Peranan Bahasa Indonesia dalam Kehidupan Sehari-hari

Sebelum membahas peranan bahasa indonesia ada baiknya mengetahui pengertian dari bahasa, secara umum bahasa didefinisikan sebagai lambang. Bahasa adalah alat komunikasi yang berupa sistem lambang bunyi yang dihasilkan alat ucap manusia. Sebagaimana yang telah diketahui, bahwa bahasa terdiri atas kata-kata atau kumpulan kata. Masing-masing mempunyai makna, yaitu hubungan abstrak antara kata sebagai lambang dengan objek atau konsep yang diwakili kumpulan kata. Fungsi utama bahasa adalah sebagai alat komunikasi atau sarana untuk menyampaikan informasi. Tetapi pada dasarnya bahasa lebih dari sekedar alat menyampaikan informasi atau mengutarakan pikiran dan perasaan, adapun fungsi lain dari bahasa adalah :

a.    Untuk tujuan praktis : mengadakan hubungan alam pergaulan sehari-hari
b.  Untuk tujuan artistik : manusia mengolah dan menggunakan bahasa dengan seindah-indahnya guna pemuasan rasa estetis manusia.
c.       Sebagai kunci mempelajari pengetahuan-pengetahuan lain, diluar pengetahuan kebahasaan.
d.   Untuk mempelajari naskah-naskah tua guna menyelidiki latar belakang sejarah manusia,  kebudayaan dan adat istiadat serta perkembangan bahasa itu sendiri.

“KAMI POETRA POETRI BANGSA INDONESIA MENJOENJENG BAHASA PERSATUAN BAHASA INDONSIA” kalimat diatas merupakan penggalan dari sumpah pemuda yang dicetuskan pada tanggal 27 oktober 1928. Dicetuskannya sumpah pemuda tersebut merupakan awal dijadikannya bahasa indonesia sebagai bahasa negara. Hingga saat ini tentu saja bahasa Indonesia memiliki fungsi dan peranan penting dalam kehidupan berbangsa dan bernegara. Hal  ini berarti juga bahwa bahasa Indonesia mempunyai kedudukan yang diberikan. Manusia tidaklah lepas dari peran bahasa, begitu pula rakyat indonesia terhadap bahasa Indonesia.

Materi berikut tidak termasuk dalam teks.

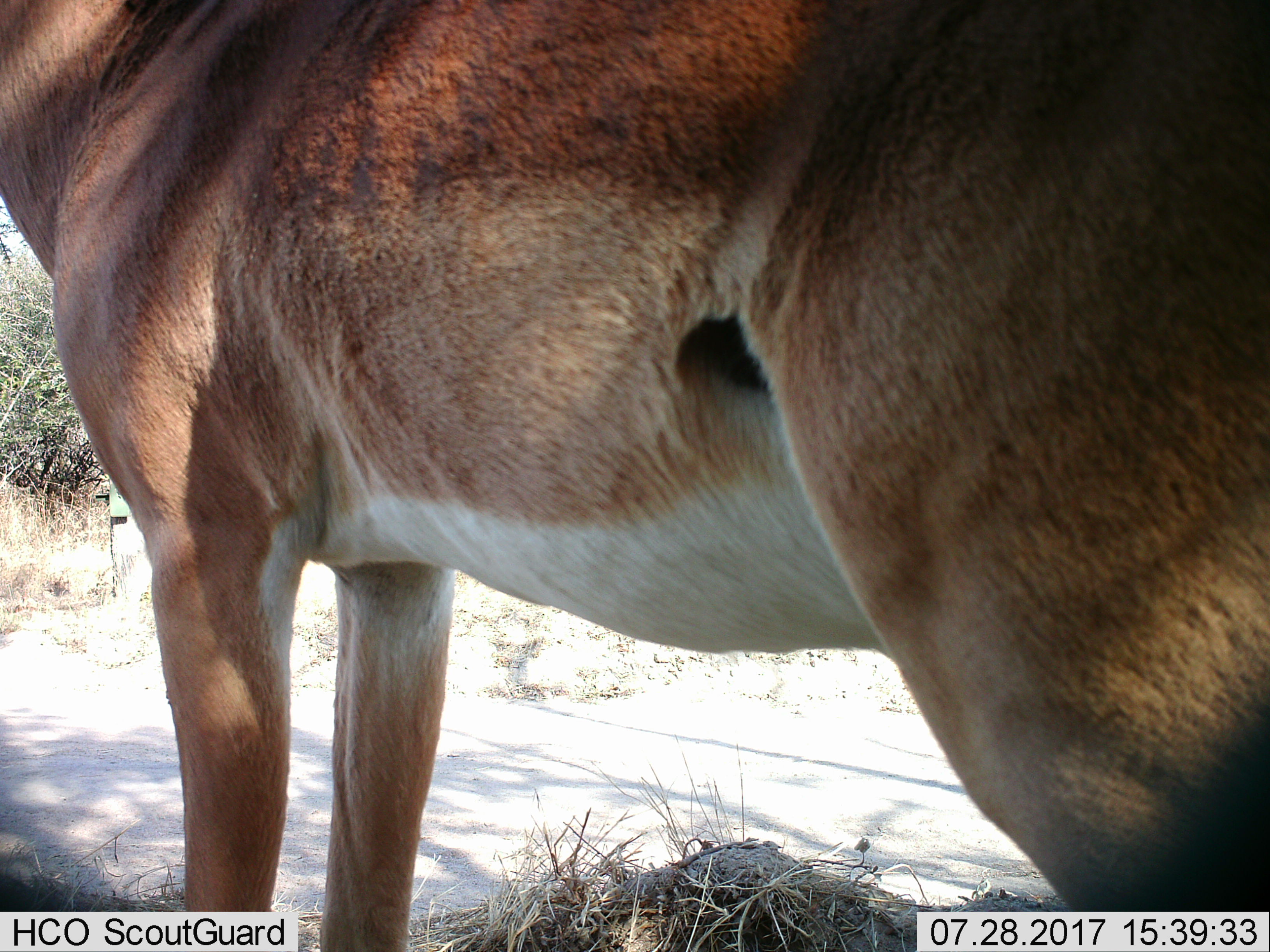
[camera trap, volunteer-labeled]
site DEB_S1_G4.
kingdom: Animalia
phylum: Chordata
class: Mammalia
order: Artiodactyla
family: Bovidae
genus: Aepyceros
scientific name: Aepyceros melampus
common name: impala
Impala (Aepyceros melampus), count 1. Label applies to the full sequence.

Bahasa indonesia setidaknya memiliki dua peranan yang masing-masing peranan memiliki fungsi.

Dari sudut pandang linguistik, bahasa Indonesia adalah salah satu dari banyak ragam bahasa Melayu. Dalam perkembangannya ia mengalami perubahan akibat penggunaanya sebagai bahasa kerja di lingkungan administrasi kolonial dan berbagai proses pembakuan sejak awal abad ke-20. Meskipun dipahami dan dituturkan oleh lebih dari 90 persen warga Indonesia, Bahasa Indonesia bukanlah bahasa ibu bagi kebanyakan penuturnya. Sebagian besar warga Indonesia menggunakan salah satu dari 748 bahasa yang ada di Indonesia sebagai bahasa ibu. Penutur Bahasa Indonesia kerap kali menggunakan versi sehari-hari (kolokial) atau mencampuradukkan dengan dialek Melayu lainnya atau bahasa ibunya.
Pada dasarnya seluruh kegiatan manusia akan sangat berkaitan erat dengan bahasa. Bahasa tidak hanya dapat digunakan dalam bentuk lisan, tapi juga dapat digunakan dalam bentuk tulisan. Ilmu filsafat juga tidak lepas dari penggunaan bahasa, banyak filsafah yang justru mengawali pemikirannya dari problem bahasa. Tentunya bahasa disini bukan berarti sekedar mempelajari tata gramatikal bahasa ataupun bahasa asing, melainkan bagaimana pengertian seseorang dapat terpengaruh hanya dari penggunaan kata-kata atau pemikiran.
Peran bahasa sebagai bahasa negara yang artinya bahasa indonesia sebagai bahasa pengantar dalam acara-acara formal seperti sidang MPR, sekolah, kuliah, pekerjaan , dan lain-lain. Fungsi bahasa sebagai bahasa lainnya adalah bahasa Indonesia sebagai alat penghubung tingkat nasional dan sebagai alat pengembang ilmu pengetahuan dan teknologi. Peran bahasa Indonesia yang kedua adalah sebagai bahasa nasional yaitu sebagai lambang kebanggaan bangsa, rakyat Indonesia patut bangga terhadap bahasa Indonesia, karena tidak semua negara didunia ini yang memiliki bahasa nasional. Fungsi lainnya adalah bahasa indonesia sebagai identitas bangsa dan sebagai alat pemersatu dan penghubung antar daerah, hal tersebut dikarenakan negara indonesiaterdiri dari berbagai jenis ras, agama, suka bangsa dan bahasa yang berbeda disetiap daerah di indonesia, dengan bahasa Indonesia maka setiap warga dari seluruh daerah di indonesia dapat berkomunikasi dengan baik.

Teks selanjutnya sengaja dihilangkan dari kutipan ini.